# Exercise details
Please rewrite everything from "I didn’t have" down to "it like inside?" in the E-Tron Sportback review, putting "freeway driving" in place of "highway driving".

Admittedly, that range won’t be enough to make regular roadtrippers consider trading in their old Q7 TDIs. (The VW Group-owned Electrify America‘s high-speed charging stations can recharge the Sportback at up to 150 kW, but you’ll still be looking at 30 minutes to get to an 80-percent state of charge with that.) For anyone considering the E-Tron as a second car, however, it’s more than enough to keep going through a long day of far-flung errands.

How does it drive?

audi e tron sportback side

Audi

The E-Tron’s briskness off the line is enough to make you forget this isn’t an S model (one of those comes next year); the full outlay of power is only available for eight seconds at a pull when the “gearbox” is in Sport, but even the regular continuous output of around 355 hp and 414 lb-ft is more than enough to goose this SUV past most unsuspecting traffic.

You will remember it’s not an S once you pitch it into a turn, where it responds more like you’d expect a high-riding SUV weighing nearly 6,000 pounds with you aboard to behave. (Hey, batteries are heavy.) Sporty it ain’t; the Sportback seems tuned more to keep the suburbanite buyers more interested in its badge (and maybe its green cred) happy than to entice the fast-driving set.

Which, of course, is fine; not every German car needs to try and be a Porsche 911. What’s not fine is the tuning of the active safety systems, which on my test car made maintaining a steady course practically impossible at highway speeds. It constantly varies the steering assist, which means you never know how much of a result an input will lead to. You wind up constantly readjusting the wheel; it’s almost impossible to take a clean line in turns. It’s like the opposite of Mazda’s system to reduce stress. Worse yet, there’s no apparent way to turn the system off; digging around in the active safety system menu turned up ways to deactivate many other systems, but not that one. (I wound up setting the stability control to sport mode, which turned the lane departure system off.)

I didn’t have that sort of problem with the regular E-Tron I tested last year, mind you, so it could simply have been an issue with this one test car. Still, until I can get my hands on a second Sportback to see, I’d say make sure you at least include some highway driving on your test drive.

What’s it like inside?

audi e tron sportback interior

Audi

Quiet. Car and Driver found the Sportback’s interior to be a library-like 63 decibels at 70 miles per hour; credit not just the electric motors, but the low coefficient of drag of 0.25 and the ample sound deadening material.

# Data shown
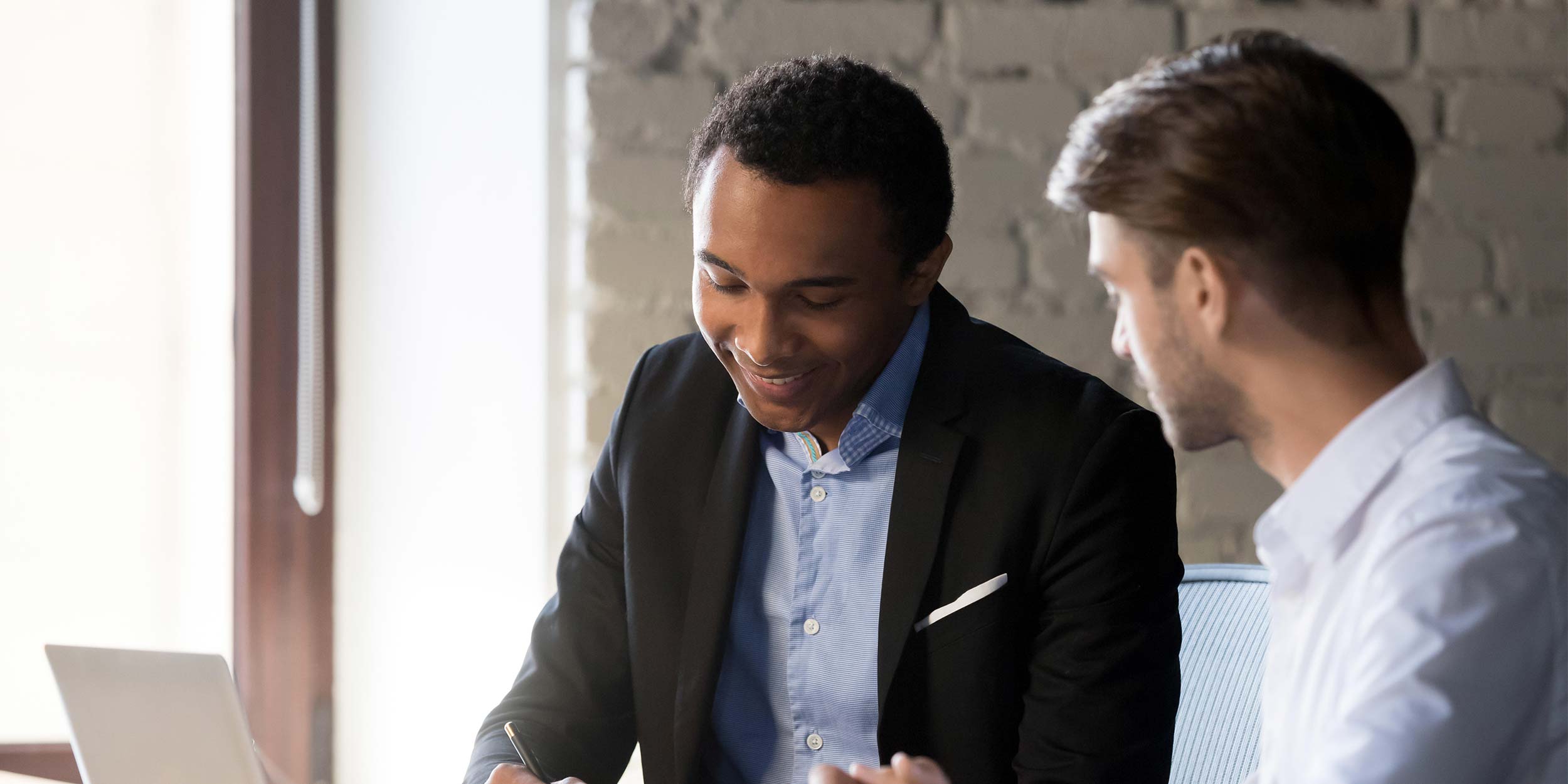 business partners signing contract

# Written reply
I didn’t have that sort of problem with the regular E-Tron I tested last year, mind you, so it could simply have been an issue with this one test car. Still, until I can get my hands on a second Sportback to see, I’d say make sure you at least include some freeway driving on your test drive.

What’s it like inside?